Turkey. These warrior-like surnames are at positions 2-7. The most common surname in Turkey is Öztürk, meaning "pure Turk".
What was the biggest amphibious operations of World War I?
Battle of Gallipoli. The first large scale amphibious operations, ones that were to heavily influence theorists in the decades to come, were conducted as part of the Battle of Gallipoli in 1915 against the Ottoman Empire during World War I. the purpose of the battle was to capture the capital of the Ottoman Empire (modern-day Istanbul). Although the naval attack was repelled and the land campaign failed, the campaign was the first modern amphibious landing, and featured air support, specialized landing craft and a naval bombardment.
What is a falaka?
Foot whipping. This criminal is being prepared to falaka, a type of punishment used in the Ottoman Empire and Middle East. Foot whipping is effective due to the clustering of nerve endings in the feet and the structure of the foot, with its numerous small bones and tendons. The wounds inflicted are particularly painful and take a long time to heal. Falaka was used for centuries as a way of torture and punishment.
Who was recruited for the Janissaries, Ottoman Sultan's household troops and bodyguards?
Christian children. When a Christian boy was recruited, first he would be sent to selected Turkish families to learn to speak Turkish and culture of Ottoman society. Later they were trained in tough Enderun school, eventually converting to Islam. The more talented ones received a higher standard of education to become engineers, architects, physicians and scientists. Janissaries belonged to the Sultan, carrying the title kapıkulu "slaves of the Porte".
Whose heads lie on the slopes of Mount Nemrut, a major tourist attraction in Turkey?
Various Greek and Iranian gods.
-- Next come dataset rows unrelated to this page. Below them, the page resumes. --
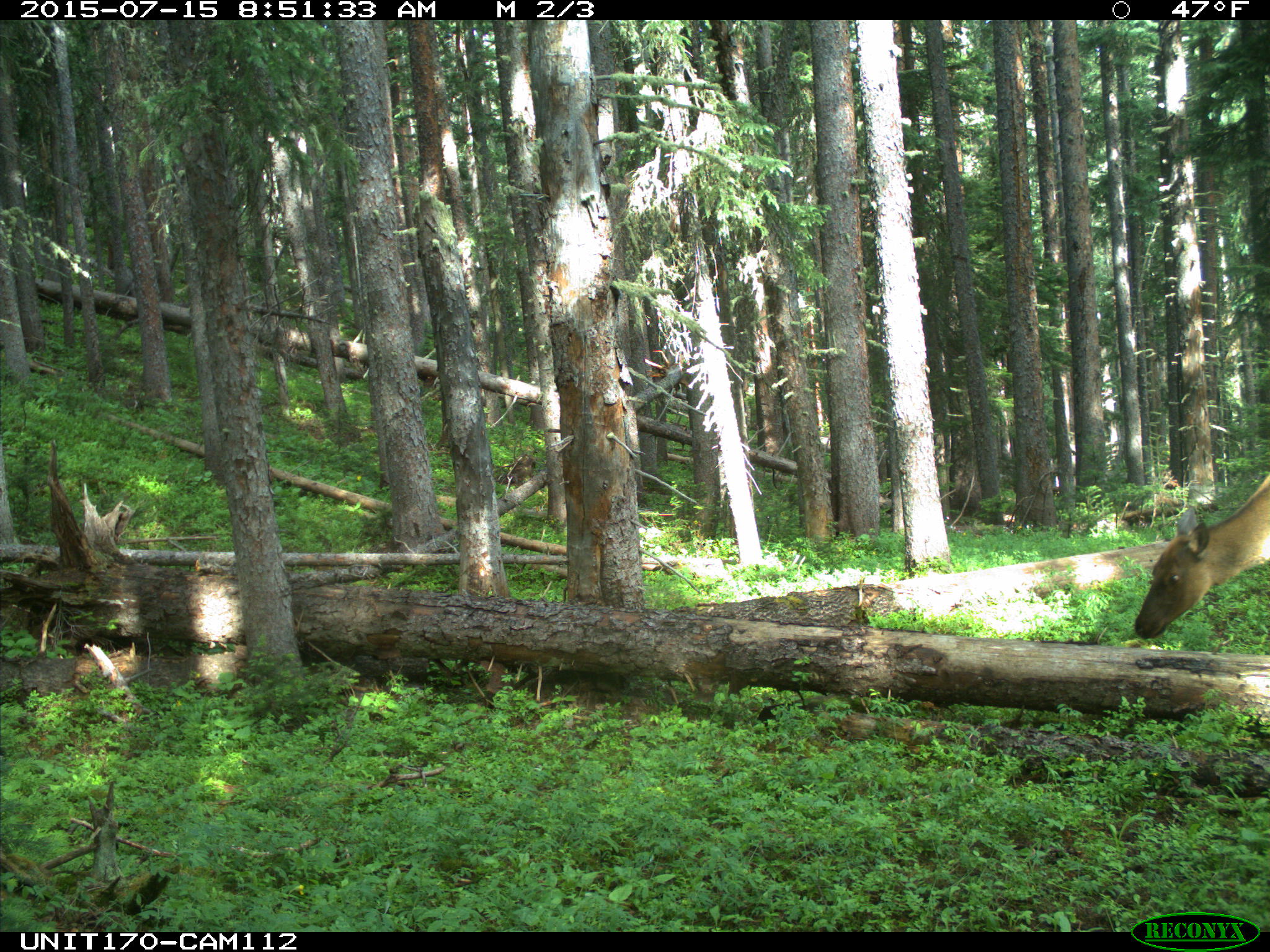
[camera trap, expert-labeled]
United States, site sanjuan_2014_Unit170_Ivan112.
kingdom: Animalia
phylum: Chordata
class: Mammalia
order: Artiodactyla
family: Cervidae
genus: Cervus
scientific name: Cervus elaphus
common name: red deer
Cervus elaphus (red deer).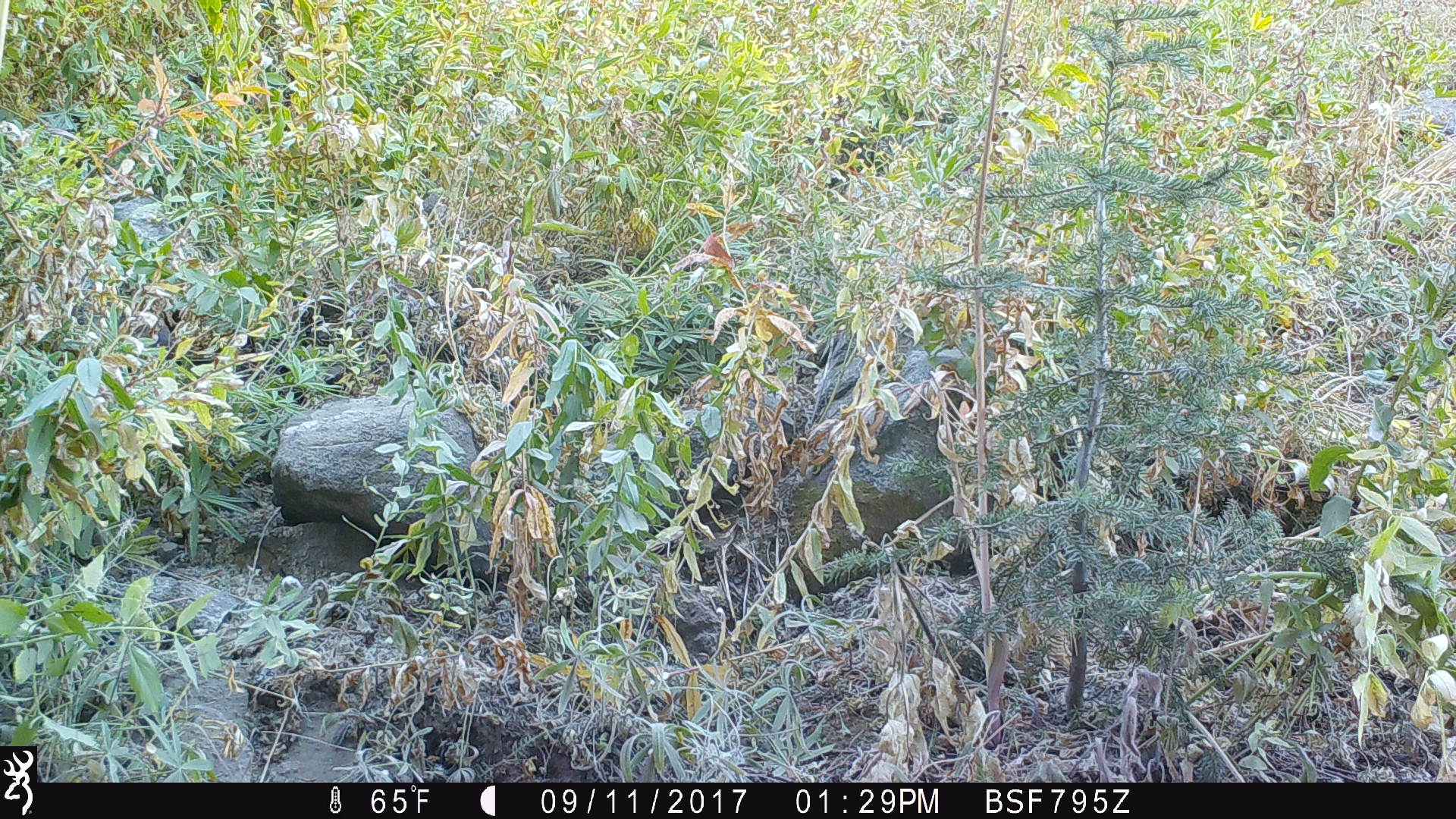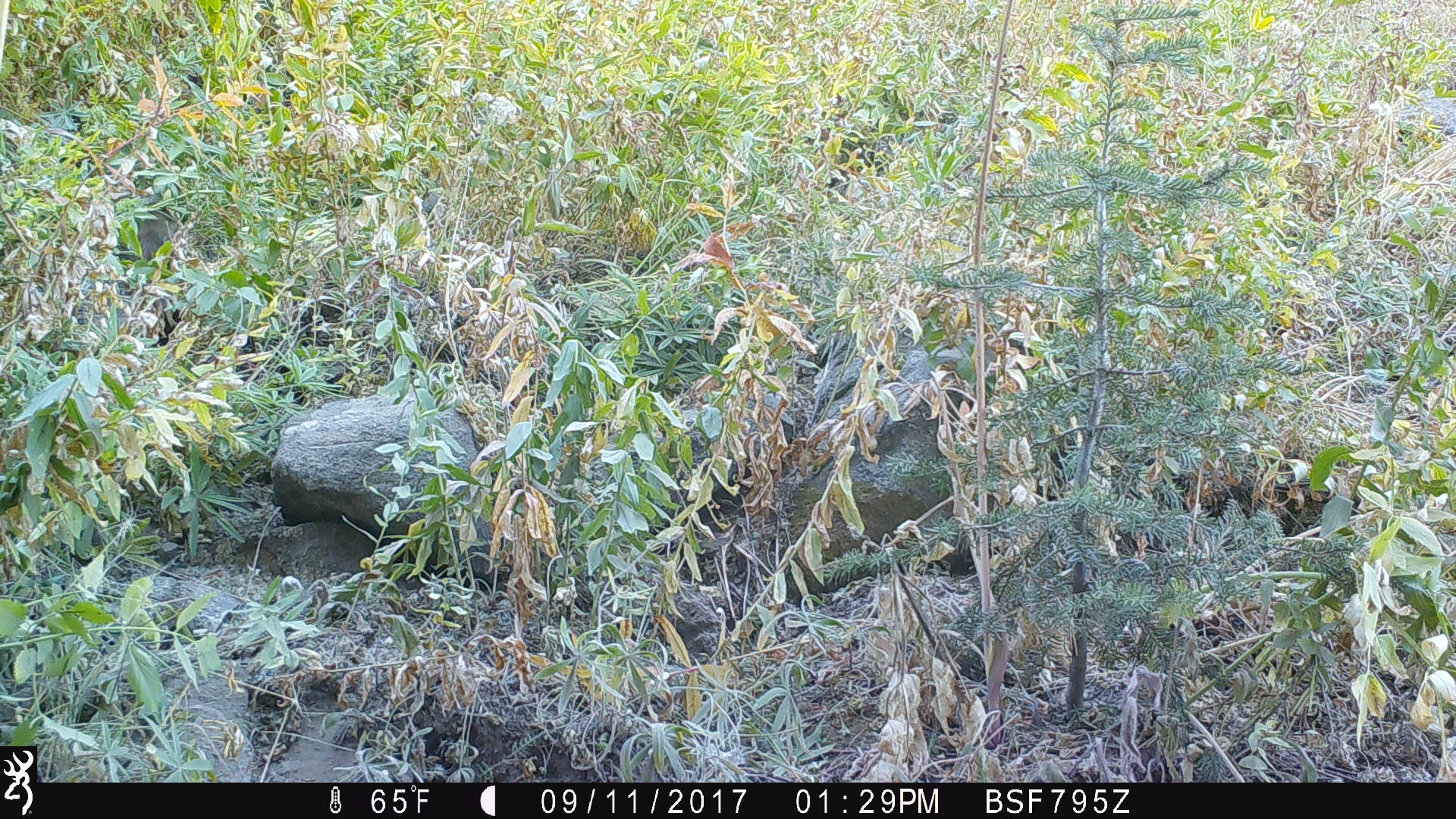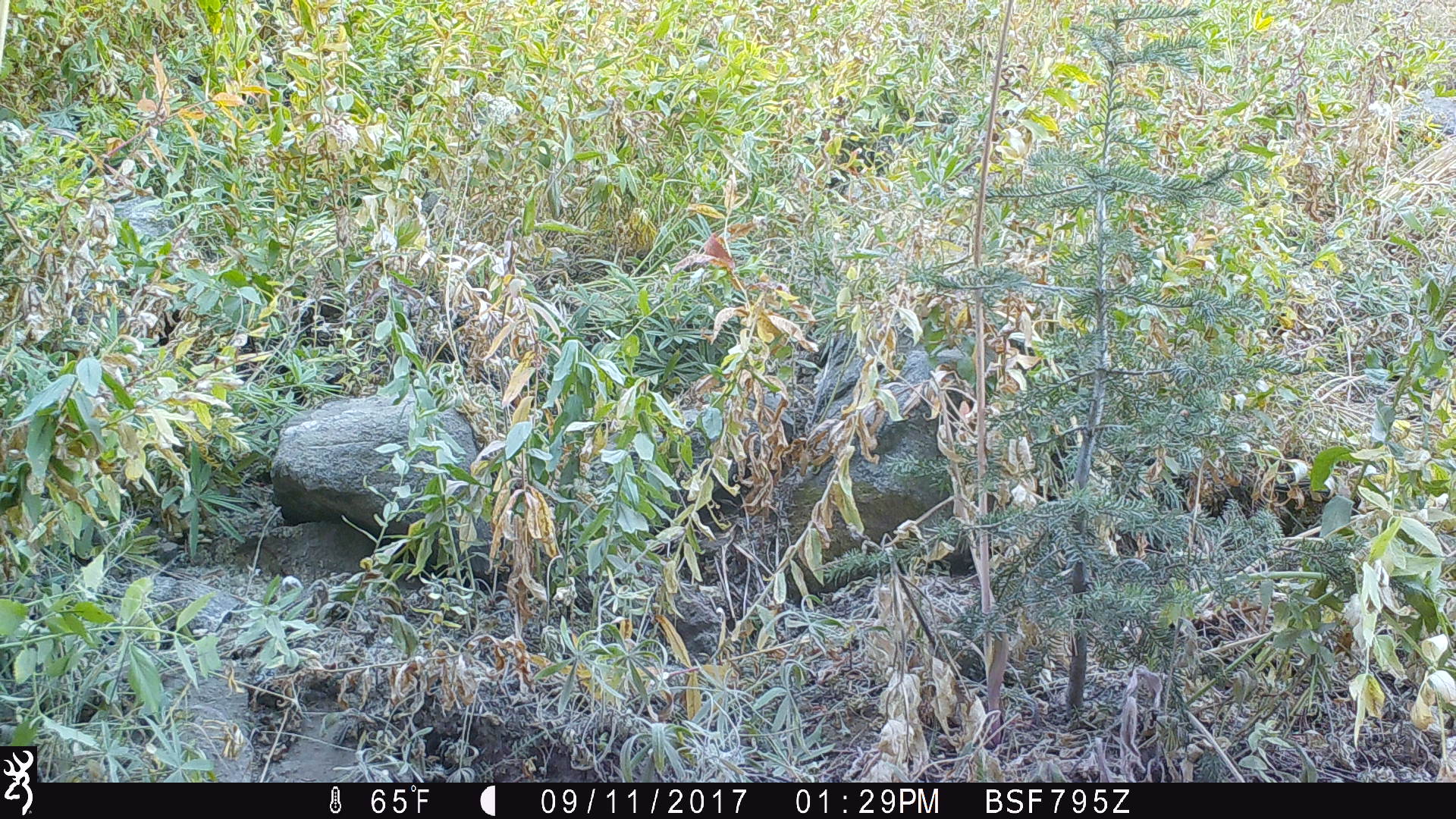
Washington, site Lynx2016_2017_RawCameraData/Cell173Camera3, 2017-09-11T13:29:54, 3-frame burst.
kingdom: Animalia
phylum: Chordata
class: Mammalia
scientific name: Mammalia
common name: small mammal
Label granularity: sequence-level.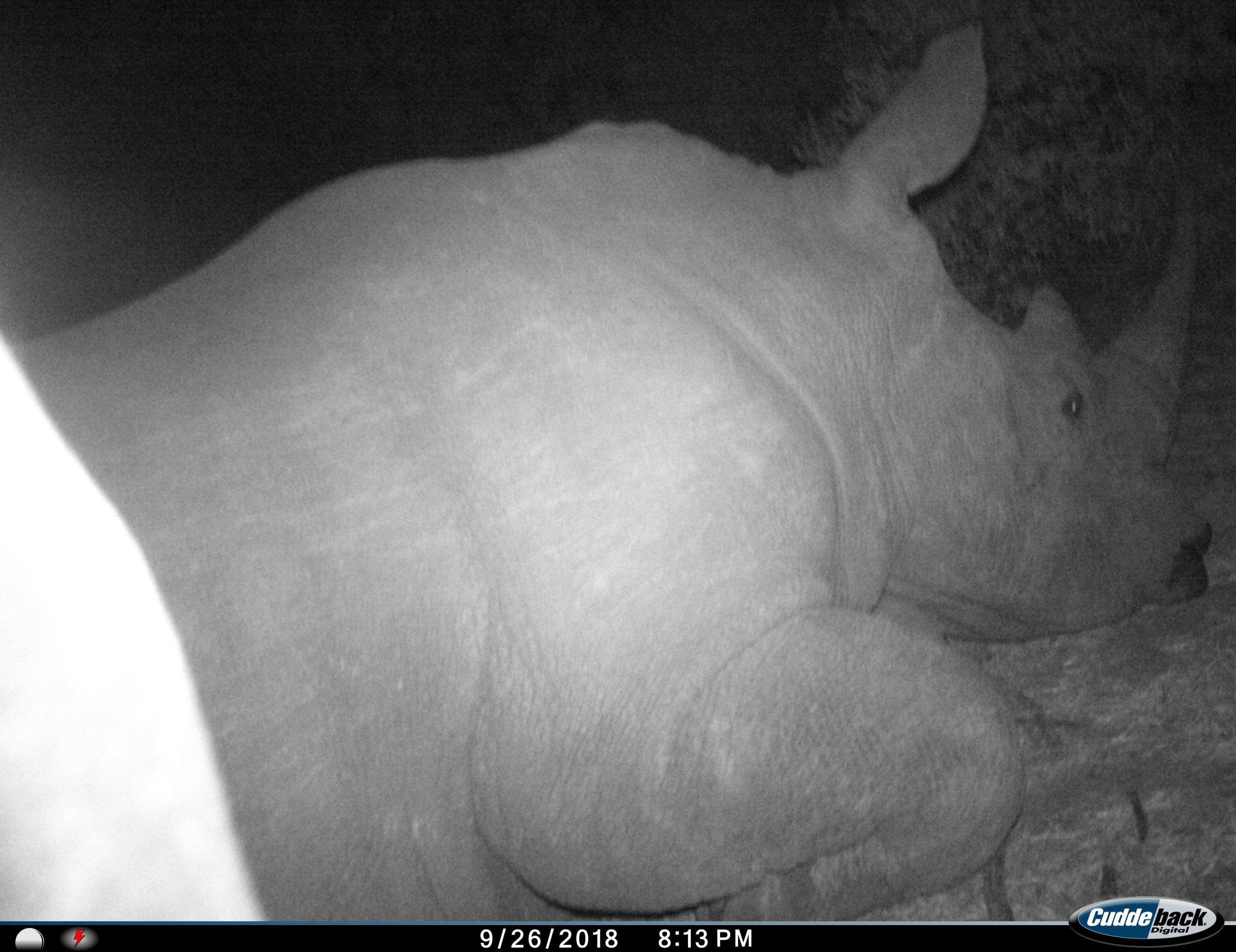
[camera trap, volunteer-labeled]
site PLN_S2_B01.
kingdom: Animalia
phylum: Chordata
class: Mammalia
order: Perissodactyla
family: Rhinocerotidae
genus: Ceratotherium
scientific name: Ceratotherium simum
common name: white rhinoceros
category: rhinoceroswhite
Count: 1.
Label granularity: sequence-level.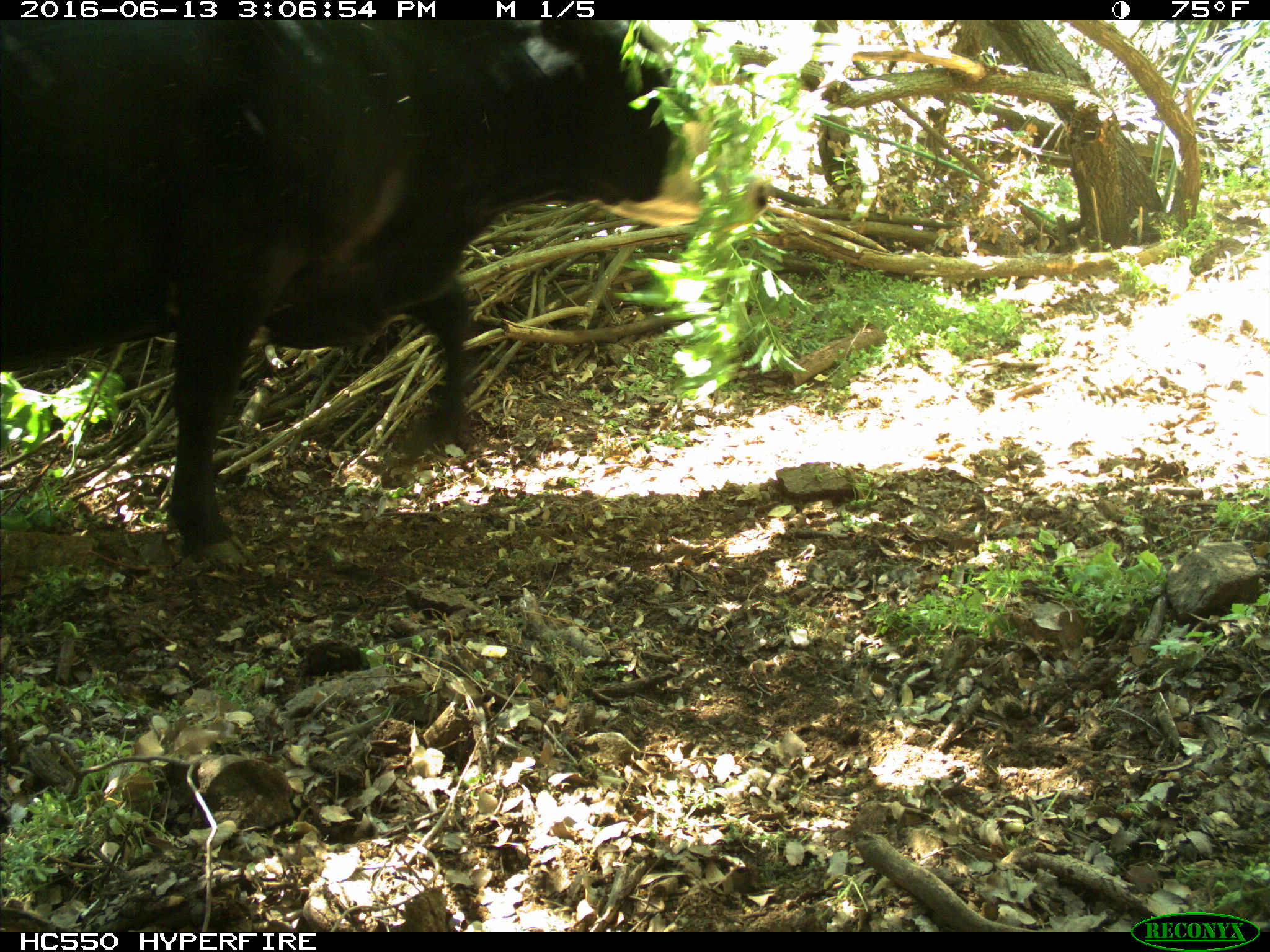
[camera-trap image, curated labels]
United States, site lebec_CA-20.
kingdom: Animalia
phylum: Chordata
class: Mammalia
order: Artiodactyla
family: Bovidae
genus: Bos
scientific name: Bos taurus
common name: domestic cow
Mount Nemrut is a 2,134 m (7,001 ft) high mountain in southeastern Turkey. Near the summit, a number of large statues of Greek and Iranian gods are erected around the royal tomb, which King Antiochus I Theos of Commagene built for himself in 62 BC. The heads of the statues have at some stage been removed from their bodies, and they are now scattered throughout the site.
Which empire did the privateer and admiral Barbarossa fight for?
The Ottoman Empire. Hayreddin Barbarossa was an Ottoman admiral of the fleet, whose naval victories secured Ottoman dominance over the Mediterranean during the mid 16th century. He became known as "Barbarossa" ("Redbeard" in Italian) in Europe, a name he inherited from his elder brother (also a capitain) Oruç Reis, who indeed had a red beard (unlike Hayreddin himself).
What's the origin of the word "turquoise"?
Turkey as a country. The name Turquoise was established in the seventeenth century and came from the name of Turkey (turquoise is French for "Turkish"), because the mineral was first brought to Europe from Turkey. Ancient Romans called this rock Kalalit.
What was the first name of Istanbul?
Byzantium. In 660 BC, the city was founded as the colony of Megara and named to honour its king Byzas. In 324 AD, Constantine the Great made it an eastern capital of Roman Empire. The city was then renamed Nea Roma; however, most simply called it Constantinople.
Where is fez from?
Morocco. The name of fez comes from the city of Fes, Morocco, where it became fashionable among Andalusian Arabs in the 17th century. The fez got widely popular in the Ottoman Empire after 1829, when Sultan Mahmud II ordered his civil officials to wear the plain fez, and also banned the wearing of turbans.
Where is the Library of Celsus located?
Ephesus. The Library of Celsus is an ancient Roman building in Ephesus Turkey. It was built in honour of the Roman Senator Tiberius Julius Celsus. The library was "one of the most impressive buildings in the Roman Empire" and built to store 12,000 scrolls and to serve as a mausoleum for Celsus, who is buried in a crypt beneath the library in a decorated marble sarcophagus. The Library of Celsus was the "third-largest library in the ancient world" behind both Alexandria and Pergamum.